## WHAT IS BEING ASKED
Without leaving anything out, print every line of the data.
-- RECORDED DATA follows --
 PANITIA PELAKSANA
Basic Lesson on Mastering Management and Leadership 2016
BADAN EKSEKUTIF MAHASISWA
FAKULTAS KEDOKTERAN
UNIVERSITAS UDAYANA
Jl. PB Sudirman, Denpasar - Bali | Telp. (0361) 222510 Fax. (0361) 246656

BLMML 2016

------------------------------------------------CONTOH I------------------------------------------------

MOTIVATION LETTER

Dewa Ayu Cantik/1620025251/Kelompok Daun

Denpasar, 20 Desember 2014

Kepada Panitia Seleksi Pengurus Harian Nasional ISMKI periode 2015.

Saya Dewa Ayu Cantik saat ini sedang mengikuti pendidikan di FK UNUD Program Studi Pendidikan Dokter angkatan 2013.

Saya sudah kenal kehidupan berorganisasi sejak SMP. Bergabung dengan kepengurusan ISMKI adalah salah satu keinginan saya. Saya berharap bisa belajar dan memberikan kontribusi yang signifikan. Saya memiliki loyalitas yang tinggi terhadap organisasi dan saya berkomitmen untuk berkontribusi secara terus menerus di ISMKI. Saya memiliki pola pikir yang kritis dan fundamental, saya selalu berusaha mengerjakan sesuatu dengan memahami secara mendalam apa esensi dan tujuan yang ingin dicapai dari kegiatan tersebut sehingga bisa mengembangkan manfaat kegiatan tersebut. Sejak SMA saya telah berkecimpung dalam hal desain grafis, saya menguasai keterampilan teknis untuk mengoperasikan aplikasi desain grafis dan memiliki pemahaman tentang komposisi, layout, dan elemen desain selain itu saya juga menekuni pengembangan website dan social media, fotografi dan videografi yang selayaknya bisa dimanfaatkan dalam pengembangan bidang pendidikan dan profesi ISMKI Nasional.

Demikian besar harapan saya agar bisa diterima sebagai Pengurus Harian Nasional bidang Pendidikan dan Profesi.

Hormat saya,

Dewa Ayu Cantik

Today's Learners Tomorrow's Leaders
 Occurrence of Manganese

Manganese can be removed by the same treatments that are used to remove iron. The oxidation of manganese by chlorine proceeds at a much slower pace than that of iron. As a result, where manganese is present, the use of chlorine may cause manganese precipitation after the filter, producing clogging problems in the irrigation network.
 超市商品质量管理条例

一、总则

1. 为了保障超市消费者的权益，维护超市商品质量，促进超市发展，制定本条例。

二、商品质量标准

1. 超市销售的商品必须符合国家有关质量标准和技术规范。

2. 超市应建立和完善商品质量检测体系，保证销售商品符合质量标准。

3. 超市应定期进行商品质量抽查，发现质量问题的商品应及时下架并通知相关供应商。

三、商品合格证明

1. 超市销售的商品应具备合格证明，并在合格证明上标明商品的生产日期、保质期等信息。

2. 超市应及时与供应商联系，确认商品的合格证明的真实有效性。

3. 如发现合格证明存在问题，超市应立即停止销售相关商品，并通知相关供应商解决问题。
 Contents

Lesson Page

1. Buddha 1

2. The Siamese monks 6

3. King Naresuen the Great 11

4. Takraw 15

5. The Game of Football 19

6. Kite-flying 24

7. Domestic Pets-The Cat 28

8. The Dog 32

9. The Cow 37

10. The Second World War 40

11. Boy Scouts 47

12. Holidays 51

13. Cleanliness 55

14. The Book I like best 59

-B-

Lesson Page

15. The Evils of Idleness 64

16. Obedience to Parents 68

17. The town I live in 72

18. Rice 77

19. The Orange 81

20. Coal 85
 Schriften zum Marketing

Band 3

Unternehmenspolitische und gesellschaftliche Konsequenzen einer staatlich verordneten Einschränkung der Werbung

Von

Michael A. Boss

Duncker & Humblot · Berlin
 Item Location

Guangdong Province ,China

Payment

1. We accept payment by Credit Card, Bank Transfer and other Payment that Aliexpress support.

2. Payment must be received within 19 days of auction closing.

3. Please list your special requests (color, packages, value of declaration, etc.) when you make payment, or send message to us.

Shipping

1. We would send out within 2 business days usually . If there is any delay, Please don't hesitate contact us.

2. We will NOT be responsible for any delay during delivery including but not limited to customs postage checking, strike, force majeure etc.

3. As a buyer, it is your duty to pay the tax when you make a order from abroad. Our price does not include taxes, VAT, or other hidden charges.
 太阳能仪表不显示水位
-- RECORDED DATA concluded --
## ANSWER TO THIS EXERCISE
 PANITIA PELAKSANA
Basic Lesson on Mastering Management and Leadership 2016
BADAN EKSEKUTIF MAHASISWA
FAKULTAS KEDOKTERAN
UNIVERSITAS UDAYANA
Jl. PB Sudirman, Denpasar - Bali | Telp. (0361) 222510 Fax. (0361) 246656

BLMML 2016

------------------------------------------------CONTOH I------------------------------------------------

MOTIVATION LETTER

Dewa Ayu Cantik/1620025251/Kelompok Daun

Denpasar, 20 Desember 2014

Kepada Panitia Seleksi Pengurus Harian Nasional ISMKI periode 2015.

Saya Dewa Ayu Cantik saat ini sedang mengikuti pendidikan di FK UNUD Program Studi Pendidikan Dokter angkatan 2013.

Saya sudah kenal kehidupan berorganisasi sejak SMP. Bergabung dengan kepengurusan ISMKI adalah salah satu keinginan saya. Saya berharap bisa belajar dan memberikan kontribusi yang signifikan. Saya memiliki loyalitas yang tinggi terhadap organisasi dan saya berkomitmen untuk berkontribusi secara terus menerus di ISMKI. Saya memiliki pola pikir yang kritis dan fundamental, saya selalu berusaha mengerjakan sesuatu dengan memahami secara mendalam apa esensi dan tujuan yang ingin dicapai dari kegiatan tersebut sehingga bisa mengembangkan manfaat kegiatan tersebut. Sejak SMA saya telah berkecimpung dalam hal desain grafis, saya menguasai keterampilan teknis untuk mengoperasikan aplikasi desain grafis dan memiliki pemahaman tentang komposisi, layout, dan elemen desain selain itu saya juga menekuni pengembangan website dan social media, fotografi dan videografi yang selayaknya bisa dimanfaatkan dalam pengembangan bidang pendidikan dan profesi ISMKI Nasional.

Demikian besar harapan saya agar bisa diterima sebagai Pengurus Harian Nasional bidang Pendidikan dan Profesi.

Hormat saya,

Dewa Ayu Cantik

Today's Learners Tomorrow's Leaders
 Occurrence of Manganese

Manganese can be removed by the same treatments that are used to remove iron. The oxidation of manganese by chlorine proceeds at a much slower pace than that of iron. As a result, where manganese is present, the use of chlorine may cause manganese precipitation after the filter, producing clogging problems in the irrigation network.
 超市商品质量管理条例

一、总则

1. 为了保障超市消费者的权益，维护超市商品质量，促进超市发展，制定本条例。

二、商品质量标准

1. 超市销售的商品必须符合国家有关质量标准和技术规范。

2. 超市应建立和完善商品质量检测体系，保证销售商品符合质量标准。

3. 超市应定期进行商品质量抽查，发现质量问题的商品应及时下架并通知相关供应商。

三、商品合格证明

1. 超市销售的商品应具备合格证明，并在合格证明上标明商品的生产日期、保质期等信息。

2. 超市应及时与供应商联系，确认商品的合格证明的真实有效性。

3. 如发现合格证明存在问题，超市应立即停止销售相关商品，并通知相关供应商解决问题。
 Contents

Lesson Page

1. Buddha 1

2. The Siamese monks 6

3. King Naresuen the Great 11

4. Takraw 15

5. The Game of Football 19

6. Kite-flying 24

7. Domestic Pets-The Cat 28

8. The Dog 32

9. The Cow 37

10. The Second World War 40

11. Boy Scouts 47

12. Holidays 51

13. Cleanliness 55

14. The Book I like best 59

-B-

Lesson Page

15. The Evils of Idleness 64

16. Obedience to Parents 68

17. The town I live in 72

18. Rice 77

19. The Orange 81

20. Coal 85
 Schriften zum Marketing

Band 3

Unternehmenspolitische und gesellschaftliche Konsequenzen einer staatlich verordneten Einschränkung der Werbung

Von

Michael A. Boss

Duncker & Humblot · Berlin
 Item Location

Guangdong Province ,China

Payment

1. We accept payment by Credit Card, Bank Transfer and other Payment that Aliexpress support.

2. Payment must be received within 19 days of auction closing.

3. Please list your special requests (color, packages, value of declaration, etc.) when you make payment, or send message to us.

Shipping

1. We would send out within 2 business days usually . If there is any delay, Please don't hesitate contact us.

2. We will NOT be responsible for any delay during delivery including but not limited to customs postage checking, strike, force majeure etc.

3. As a buyer, it is your duty to pay the tax when you make a order from abroad. Our price does not include taxes, VAT, or other hidden charges.
 太阳能仪表不显示水位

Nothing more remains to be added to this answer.